Set down each record below exactly as it stands. Pictures are not part of the copy.

(MATERIAL FOR THE TASK begins)

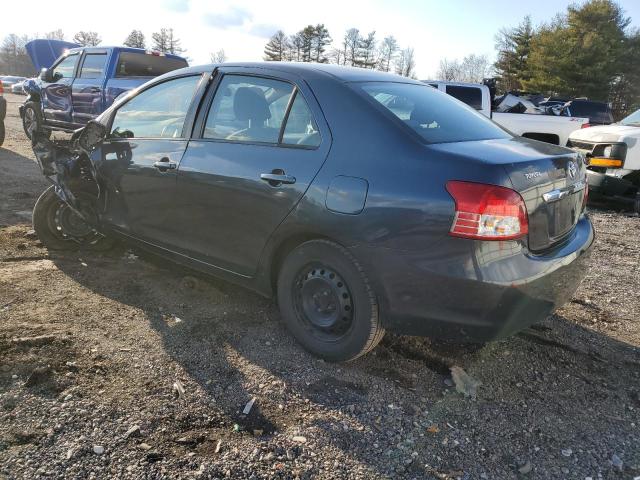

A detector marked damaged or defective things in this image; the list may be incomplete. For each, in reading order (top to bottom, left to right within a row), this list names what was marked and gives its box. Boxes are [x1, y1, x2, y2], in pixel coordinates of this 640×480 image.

crumpled hood [25, 38, 80, 71]
crumpled hood [568, 123, 640, 142]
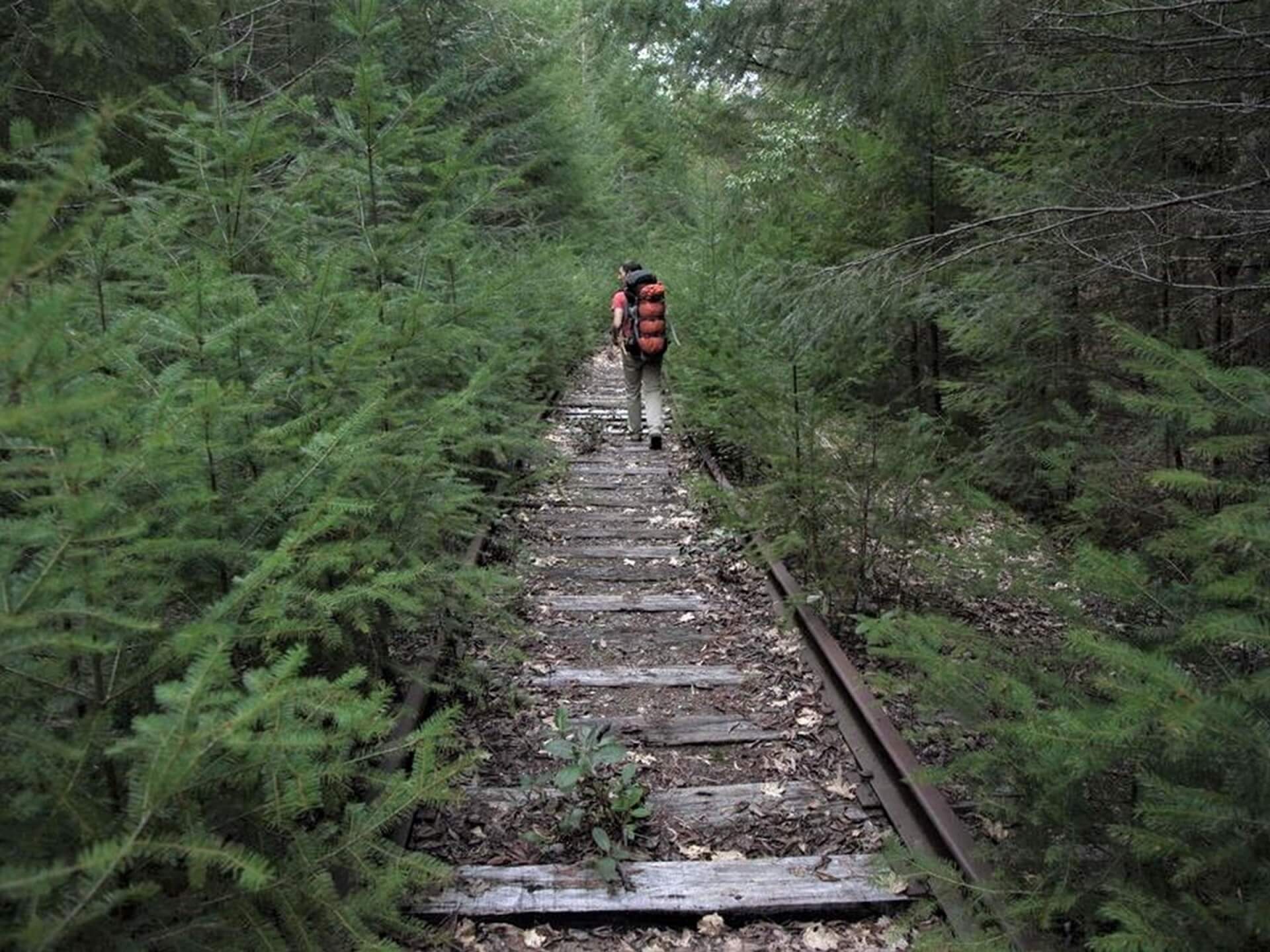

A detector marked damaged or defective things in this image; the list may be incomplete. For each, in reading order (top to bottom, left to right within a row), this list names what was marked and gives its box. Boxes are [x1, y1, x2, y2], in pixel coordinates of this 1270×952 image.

rusty steel rail [696, 436, 1041, 949]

(MATERIAL FOR THE TASK ends)

→ RESULT BELOW:
A detector marked damaged or defective things in this image; the list may be incomplete. For each, in reading order (top to bottom, left to right within a row), this list names what was marked and gives its box. Boxes are [x1, y1, x2, y2], in pixel coordinates of this 640×480 image.

crumpled hood [25, 38, 80, 71]
crumpled hood [568, 123, 640, 142]

A detector marked damaged or defective things in this image; the list may be incomplete. For each, in reading order (top to bottom, left to right within a row), this list names what was marked and gives its box. Boxes are [x1, y1, x2, y2], in pixel coordinates of this 1270×952 image.

rusty steel rail [696, 436, 1041, 949]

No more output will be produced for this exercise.